At recent family events at each of my two daughters’ schools in Montgomery County, my wife and I were pleased to meet their teachers and hear about the exciting learning opportunities they will experience. But not all young people in Maryland or in communities throughout America attend schools where they have access to strong teachers, well-resourced classrooms, well-rounded and engaging curricula, clean and safe schools, or even basic necessities, including books.
In a few months, we likely will read again in the news about bitingly cold temperatures inside schools in Maryland, and other places where children are in class and bundled in jackets, struggling to focus on their learning and to ignore their frozen breath.
In schools and communities that serve a majority of students of color and students from low-income backgrounds, unacceptable conditions contribute to chronic and devastatingly low levels of achievement.
A quality education is critical for our children’s individual success. It’s also vital for their participation in our democratic society, which includes casting an informed vote; being knowledgeable about and getting involved in causes that they care about; and making their communities fairer, safer and better places to live.
We must confront unjust systems that have perpetuated educational inequities for generations. And certainly, we cannot ignore the way that race—and racism—appear in these systems.
History tells us that access to education has been used to oppress, and to maintain the status quo of power and privilege.
The education of Black people was once a punishable offense, even by death. To be sure, our nation’s cruel legacy of slavery and Jim Crow segregation established the foundation of what we still see far too frequently: separate and inferior schools for students of color. And racist housing policies of decades past—like redlining, which reinforced structures for residential segregation—contributed to schools and districts that continue to be segregated and underfunded today.
Across the nation, more advocates are looking to the courts as a means to improve schools. A number of lawsuits over the quality of education are moving through states including Michigan, Minnesota, New Mexico and Kansas.
I believe three things are among the most critical for an equitable and just education. First, all students should encounter their schools as safe and welcoming environments for learning.

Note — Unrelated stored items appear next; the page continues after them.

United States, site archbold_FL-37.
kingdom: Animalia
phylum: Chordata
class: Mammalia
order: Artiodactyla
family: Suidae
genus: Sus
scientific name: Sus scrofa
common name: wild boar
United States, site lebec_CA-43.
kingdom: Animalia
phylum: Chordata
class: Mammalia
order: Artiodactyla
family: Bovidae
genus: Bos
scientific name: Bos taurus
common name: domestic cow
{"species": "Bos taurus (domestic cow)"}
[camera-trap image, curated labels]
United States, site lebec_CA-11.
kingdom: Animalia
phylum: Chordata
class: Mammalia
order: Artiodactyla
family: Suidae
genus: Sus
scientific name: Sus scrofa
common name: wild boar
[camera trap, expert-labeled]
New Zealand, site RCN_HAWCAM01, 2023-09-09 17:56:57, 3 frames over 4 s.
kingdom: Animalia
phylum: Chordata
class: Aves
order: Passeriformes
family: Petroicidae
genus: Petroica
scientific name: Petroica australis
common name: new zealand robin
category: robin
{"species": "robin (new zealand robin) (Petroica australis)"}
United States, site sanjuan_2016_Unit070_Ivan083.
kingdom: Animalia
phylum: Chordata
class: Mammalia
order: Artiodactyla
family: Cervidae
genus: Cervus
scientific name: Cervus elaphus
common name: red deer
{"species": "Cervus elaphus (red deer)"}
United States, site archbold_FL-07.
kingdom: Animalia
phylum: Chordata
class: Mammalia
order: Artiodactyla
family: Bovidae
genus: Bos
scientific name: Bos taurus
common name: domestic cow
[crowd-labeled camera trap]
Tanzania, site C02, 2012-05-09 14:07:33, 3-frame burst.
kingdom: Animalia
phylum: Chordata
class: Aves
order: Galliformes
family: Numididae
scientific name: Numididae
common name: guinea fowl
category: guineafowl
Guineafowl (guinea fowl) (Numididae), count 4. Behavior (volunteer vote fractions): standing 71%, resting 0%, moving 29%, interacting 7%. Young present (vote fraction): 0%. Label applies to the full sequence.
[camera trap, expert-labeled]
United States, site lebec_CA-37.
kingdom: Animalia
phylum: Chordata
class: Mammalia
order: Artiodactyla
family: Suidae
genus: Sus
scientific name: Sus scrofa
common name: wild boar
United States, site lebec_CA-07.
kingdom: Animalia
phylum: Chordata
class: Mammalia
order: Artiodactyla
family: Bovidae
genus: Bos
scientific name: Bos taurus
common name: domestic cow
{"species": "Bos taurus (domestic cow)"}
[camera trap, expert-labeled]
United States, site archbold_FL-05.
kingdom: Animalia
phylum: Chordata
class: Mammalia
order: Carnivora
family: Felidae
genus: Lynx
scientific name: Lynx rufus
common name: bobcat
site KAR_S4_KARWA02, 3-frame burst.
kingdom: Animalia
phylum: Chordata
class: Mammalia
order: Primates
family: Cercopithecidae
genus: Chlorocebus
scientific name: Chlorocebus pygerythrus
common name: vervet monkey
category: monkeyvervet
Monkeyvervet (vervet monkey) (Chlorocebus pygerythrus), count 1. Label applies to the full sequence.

Of course this means, at a minimum, that buildings are not crumbling and school conditions are sanitary. It means that transgender students are not shamed and bullied for using the bathroom. It means that students have greater access in their school buildings to school counselors than to sworn law enforcement officers. And it means that educators recognize and confront their biases, where they exist; and that when students make mistakes, they not only learn from the experience, but are assured that they are cared for and loved.
Secondly, strong and supportive relationships between young people and adults are crucial.
The core of education, in fact, is the relationship between teachers and students, and the work in which they are engaged. To support these relationships, educators must be provided with training, professional development, continuous feedback, and time for collaboration to ensure they have everything they need to make school great for kids. And students should be able to learn with peers who are different from them and develop healthy relationships with educators who have varied racial, ethnic, and linguistic backgrounds.
Finally, all students must have access to quality, rigorous coursework—not just in English and math, but in science, social studies, and the arts.
This means that students’ books are not out of date and dilapidated, and that learning materials are aligned with state standards. This means that students of color see themselves represented in the curriculum, both in the history that is taught and in the authors who are read. And this requires offering advanced coursework and addressing disparities in access for students of color in particular.
For students to take advantage of rigorous coursework, they must have a strong foundation in basic literacy—which isn’t always a reality, even by the time students graduate from high school. The unfortunate truth is that there are schools in America where it is impossible to take chemistry or calculus because those classes simply are not taught.
I’m encouraged that Maryland is taking a step in the right direction with its new Early Literacy Grants, which will help more of the state’s youngest learners to be prepared.
Many of the lawsuits concerning education in states will play out over the months ahead, and their outcomes, in fact, may be determined by the makeup of the Supreme Court.
But it is important to note that the Court has recognized a foundational education to be indispensable to the exercise of constitutionally protected rights—including free speech and voting. In Plyler v. Doe, the Court rejected Texas’ attempt to deny elementary and secondary education to undocumented students as a violation of the 14th Amendment’s promise of “equal protection of the laws.”
Frederick Douglass, once said, “To deny education to any people is one of the greatest crimes against human nature. It is to deny them the means of freedom and the rightful pursuit of happiness, and to defeat the very end of their being.” Indeed, as Douglass believed, education is emancipation, and it is this freedom that we should want for all of our sons and daughters.